Eleştiri ve vaat ilişkisini burada da sınayabiliriz. Şayet belirli bir odağı bulunmayan, rüzgâra kapılan, kendi amaçları doğrultusunda irade geliştirme kapasitesinden yoksun bir kolektif gerçeği bulunsaydı birbirini boşa düşüren, anlamsızlaştıran, giderek amaçsızlaşan bir kolektifle karşı karşıya kalırdık. Türkiye ve Kürdistan gibi zorlu bir mücadele sahasında amaçsızlaşan politik öznelerin varlıklarını günlük politika pratiğinde sürdürmelerinin imkânsızlığını günbegün tecrübe ediyoruz.
Bahsettiğimiz tutarlılık kolektiflerin dahi hayat karşısında asaletle kalabilmelerinin önkoşuluyken bireyler düzleminde bu çok daha yakıcı bir ihtiyaçtır. Zira bir kolektifin kimi zaman bazı cephelerinde aksamalar olabilir. Ama yine başka alanlar öne çıkarak, daha fazla sorumluluk yüklenerek aksamaların etkisini giderebilir, kolektife zaman kazandırabilirler.
Peki, ya bireyler? Eleştiri ve vaat ilişkisi üzerinden bireylerin çabucak yıpranması, telafisi giderek güçleşen tutarlılık sorunlarının altında ezilmesi ve varoluş amacına yabancılaşması kuvvetle muhtemeldir.
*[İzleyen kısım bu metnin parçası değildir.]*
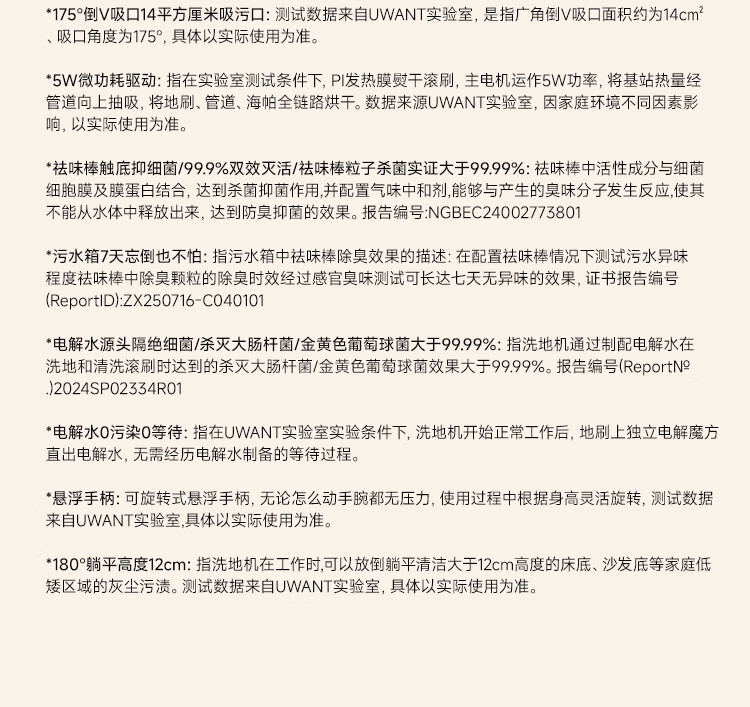 *175°倒V吸口14平方厘米吸污口: 测试数据来自UWANT实验室, 是指广角倒V吸口面积约为14cm²、吸口角度为175°, 具体以实际使用为准。

*5W微功耗驱动: 指在实验室测试条件下, PI发热膜熨干滚刷, 主电机运作5W功率, 将基站热量经管道向上抽吸, 将地刷、管道、海帕全链路烘干。数据来源UWANT实验室, 因家庭环境不同因素影响, 以实际使用为准。

*祛味棒触底抑细菌/99.9%双效灭活/祛味棒粒子杀菌实证大于99.99%: 祛味棒中活性成分与细菌细胞膜及膜蛋白结合, 达到杀菌抑菌作用,并配置气味中和剂,能够与产生的臭味分子发生反应,使其不能从水体中释放出来, 达到防臭抑菌的效果。报告编号:NGBEC24002773801

*污水箱7天忘倒也不怕: 指污水箱中祛味棒除臭效果的描述: 在配置祛味棒情况下测试污水异味程度祛味棒中除臭颗粒的除臭时效经过感官臭味测试可长达七天无异味的效果, 证书报告编号(ReportID):ZX250716-C040101

*电解水源头隔绝细菌/杀灭大肠杆菌/金黄色葡萄球菌大于99.99%: 指洗地机通过制配电解水在洗地和清洗滚刷时达到的杀灭大肠杆菌/金黄色葡萄球菌效果大于99.99%。报告编号(Report№.)2024SP02334R01

*电解水0污染0等待: 指在UWANT实验室实验条件下, 洗地机开始正常工作后, 地刷上独立电解魔方直出电解水, 无需经历电解水制备的等待过程。

*悬浮手柄: 可旋转式悬浮手柄, 无论怎么动手腕都无压力, 使用过程中根据身高灵活旋转, 测试数据来自UWANT实验室,具体以实际使用为准。

*180°躺平高度12cm: 指洗地机在工作时,可以放倒躺平清洁大于12cm高度的床底、沙发底等家庭低矮区域的灰尘污渍。测试数据来自UWANT实验室, 具体以实际使用为准。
Eğer teşhisçilik ve tespitçilikle sınırlı kalan ve çok çabuk antipati toplaması adeta mukadderat olan bir malumatfuruşluk değilse sözlerimiz-eleştirilerimiz, derhal işe başlamamız gerekir. Yanlış olan neyse düzeltmek, eksik olan neyse gidermek sadece söz ile olmayacağı için o eleştirilerin altına bütün gövdemizi koymamız gerekecektir. Marks’ın arada bir tekrarlamayı sevdiği Ezop masalı sözüyle anlatmak gerekirse, “İşte Rodos, haydi atla!” Daha bizden, daha otantik ifadeyle söylersek, “Halep oradaysa arşın burada” diyebiliriz.
Bir sözün başını bir ömür bekleyenlerdir devrimciler. İdeali hakikat kılmanın bedeli bazen tam da bunu gerektirir. “Akıllıca” mı; hiç değil. Zor da değil. Tarih boyunca izi sürülen özgürlük mücadeleleri düşünülünce hele, hiç değil. İnandığın neyse ona göre bir hayat sürmek, o tutarlılık, tarifsiz bir iç huzurun kaynağıdır diğer yandan. Tutarlılıkla neşenin, moral gücün, ferahlığın doğrudan ve doğru orantılı bir ilişkisi vardır. Bu ideolojik ve moral üstünlük sürdükçe, gerekirse ateş kuşları gibi defalarca yanar ve tekrar vücuda gelir devrimciler. Karşıdevrimin bütün gayesi tutarlılık zincirini kırmak, ideallerle somut yaşama biçimi arasında çelişkilere yol açmak ve moral üstünlüğünü ele geçirmektir. Partili mücadele tarihinin hiçbir anında yapamadılar, bundan sonra da yapamazlar. Marks’ın tekrarlamayı sevdiği sözle söylersek: “Sen yolunda yürü. Bırak ölüler ölülerini gömsünler.”